The Monument

In the far north of Arizona, the Vermilion Cliffs provide the most visible feature in one of the five new BLM-administered national monuments that were established in 2000. Like the others, the Vermilion Cliffs National Monument is marked only by a few signposts and is likely to remain without any particular visitor facilities or other improvements – this is a place for people to explore by themselves, though still most tourists zip by on US 89 or US 89A, en route between Zion National Park, the Grand Canyon and Lake Powell, without stopping in this scenic region.

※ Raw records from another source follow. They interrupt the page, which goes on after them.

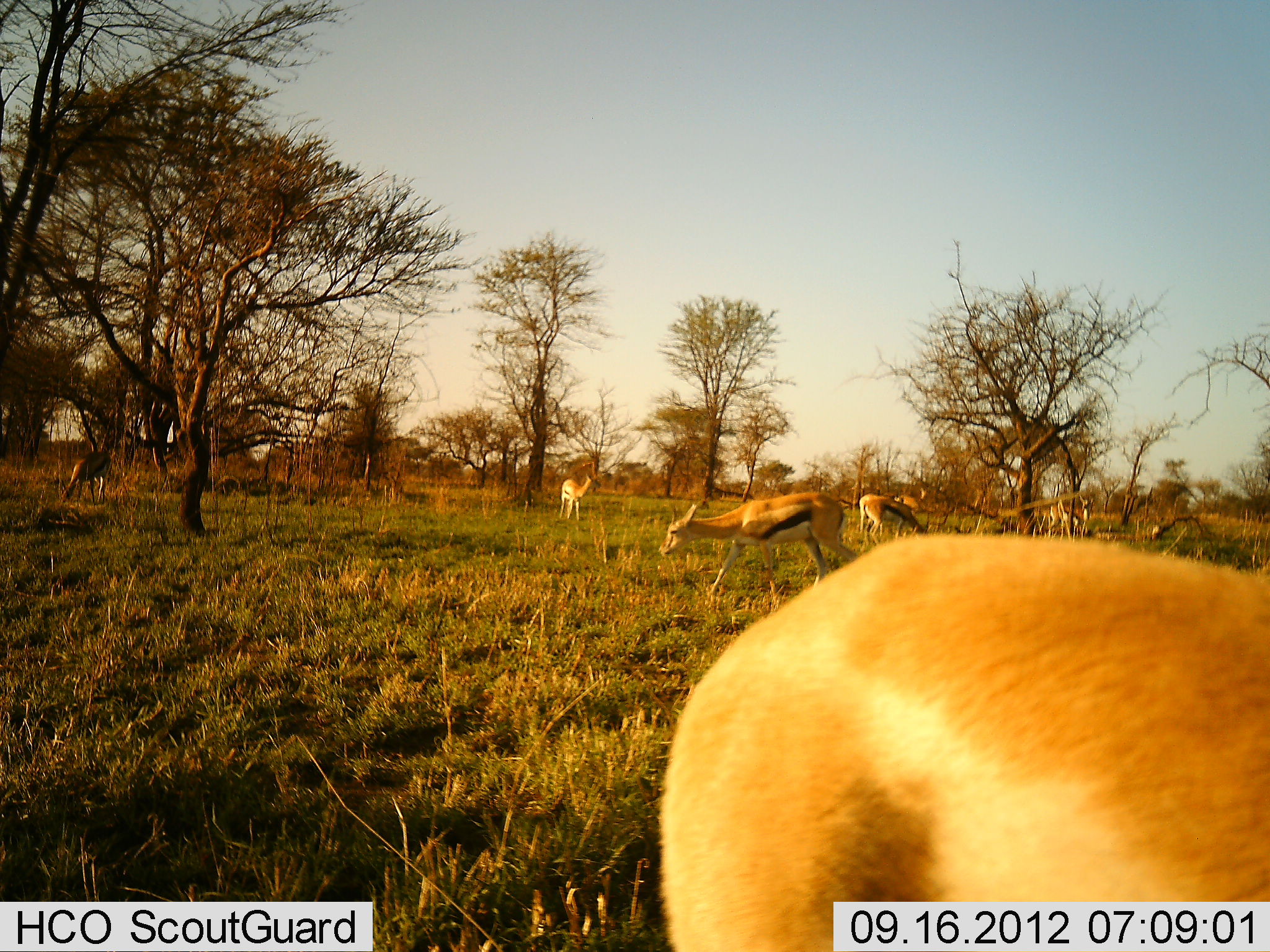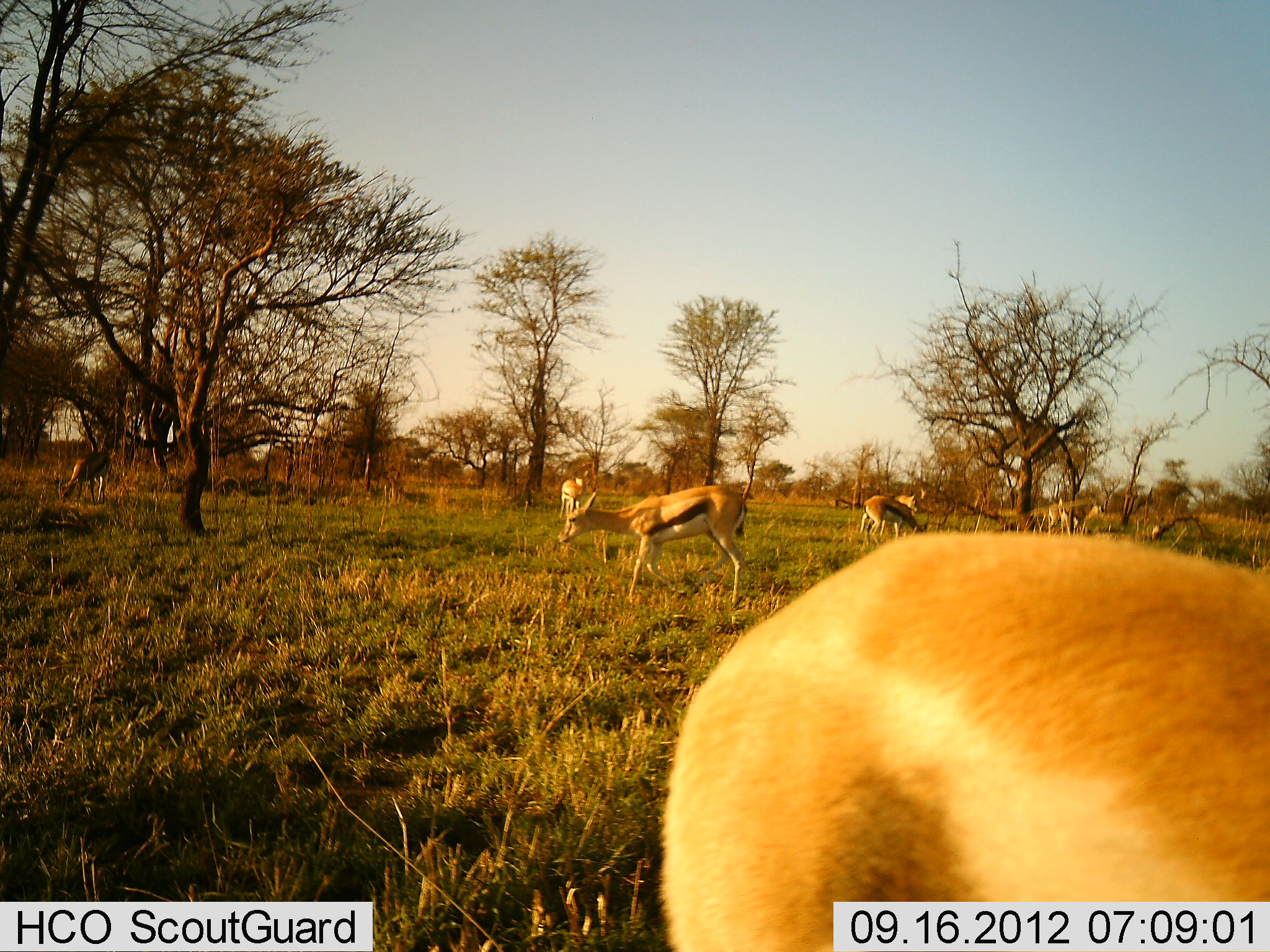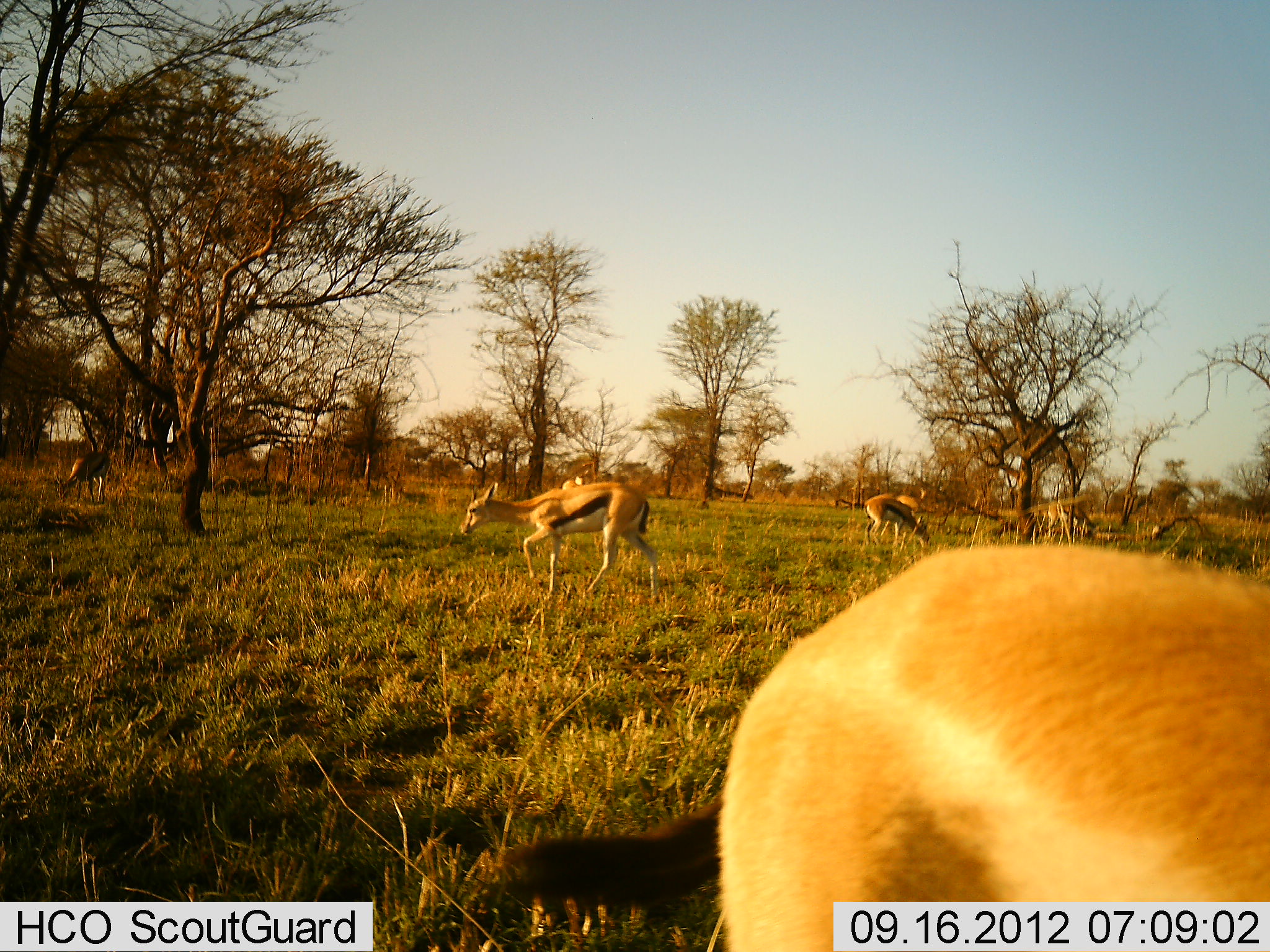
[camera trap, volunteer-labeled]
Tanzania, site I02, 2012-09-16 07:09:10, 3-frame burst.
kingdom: Animalia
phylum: Chordata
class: Mammalia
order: Artiodactyla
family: Bovidae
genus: Eudorcas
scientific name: Eudorcas thomsonii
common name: thomson's gazelle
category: gazellethomsons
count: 6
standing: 55%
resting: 0%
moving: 73%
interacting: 0%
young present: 0%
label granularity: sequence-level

Much of the area is an isolated plateau, flat and sandy, with just a few scattered ranches and occasional 12th century Anasazi remains – known as the Sand Hills, access is very limited and there are no obvious attractions here. The most interesting parts are the edges, as at the top is the Buckskin Gulch, the longest slot canyon in the Southwest, followed by the lower Paria River Gorge, a deep, watery canyon that rivals any in the much more famous Zion National Park. The west edge of the plateau is formed by a long ridge of eroded, upturned strata (the Coxcomb) which has much colorful, weathered rock formations including ‘The Wave’, while the south and east edges are formed by the Vermilion Cliffs themselves, which must be one of the most spectacular and extensive cliff faces in the US – unusually colorful because of the especially variegated Chinle Formation that forms the lower strata, the escarpment runs for over 30 miles and reaches heights of 2,000 feet. Further to the southeast, the land is quite flat for 100 miles or more though is split by the Colorado River, at the start of its Grand Canyon.